LBFseBrom · 01/05/2025 20:31

VeryQuaintIrene · 01/05/2025 19:07

Good luck. I think you are going to need lots of it.

I agree.

OP, keep your options open. This guy is not the only fish in the sea so line up a couple of others. He's not your partner, too soon for that. Don't be in a rush to make a commitment. Have fun, be careful.

Catoo · 01/05/2025 20:31

It’s been two weeks since this Prince pissed your bed, gaslighted you about it, and left you to deal with it.

In that two weeks you’ve seen him maybe 7 times? And you already think he’s making great progress and going from strength to strength.

Do you think he’s sobered up after a lifetime of alcoholism in 14 days? Do you think you’re the only ‘adult’ he’s ever dated?

Has he replaced your mattress yet?

You’re being very naive. Agree with PP that it would be worth checking out AA resources for partners of alcoholics as you are going to need support when he inevitably slips up.

Good luck! 🤞

2Hot2Handle · 01/05/2025 20:31

My DH is a recovering functional alcoholic and was drinking for over 10 years of us being together. I would advise anyone that is in the early stages of a relationship with someone with an alcohol problem to walk away. It’s highly likely that he will tell you everything you need to hear, so that he can carry on drinking. It’s also highly likely that you will be massively negatively impacted by this. It didn’t happen all at once for me, the situation slowly chipped away at me.

If this guy is serious about getting sober, he should join AA tomorrow and hold off having a relationship for a while.

Flewaway · 01/05/2025 20:31

HunnyPot · 01/05/2025 19:27

Glad to hear it’s working out. You sound like you have healthy boundaries and unlike a lot of women on here you’re not living in rom-com world when you have to find a ‘perfect’ man to sweep you off your feet.

I wish you both all the best

She’s living in rom com world where love conquers all, and a good woman can heal a broken man.

renoleno · 01/05/2025 20:34

titchy · 01/05/2025 19:20

You are having a relationship with an actively drinking alcoholic though unless I misunderstood your last thread.

This. Alcoholics aren’t supposed to drink…the only way to stop being one is through AA or similar which means no drinking. There’s no other effort to be made. He’s not trying that hard if he still drinks and still wets the bed. Also if his friends drink with him they’re not good friends are they - so their opinion of him doesn’t count for much.

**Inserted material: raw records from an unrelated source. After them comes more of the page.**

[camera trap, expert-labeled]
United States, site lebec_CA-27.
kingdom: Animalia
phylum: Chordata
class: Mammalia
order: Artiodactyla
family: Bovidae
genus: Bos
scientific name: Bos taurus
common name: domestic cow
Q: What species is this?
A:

I mean you can say you’ll walk as you can’t date an alcoholic but he is one, and you’re still there buying his BS excuses. He’s 50 years old and you’re being nursemaid and Guinea pig but justifying it as a bit of fun - though it’s obvious you like him helluva lot and will struggle to let go of him for reasons known only to yourself. Good luck, you’ll need it!

LadyJaneBlue · 01/05/2025 20:34

I am wondering why you have absolutely no self esteem or instinct for self preservation?

Pissing the bed is deplorable. Its the trait of a long-term, chronic alcoholic who is likely good at masking his problem, until that happens.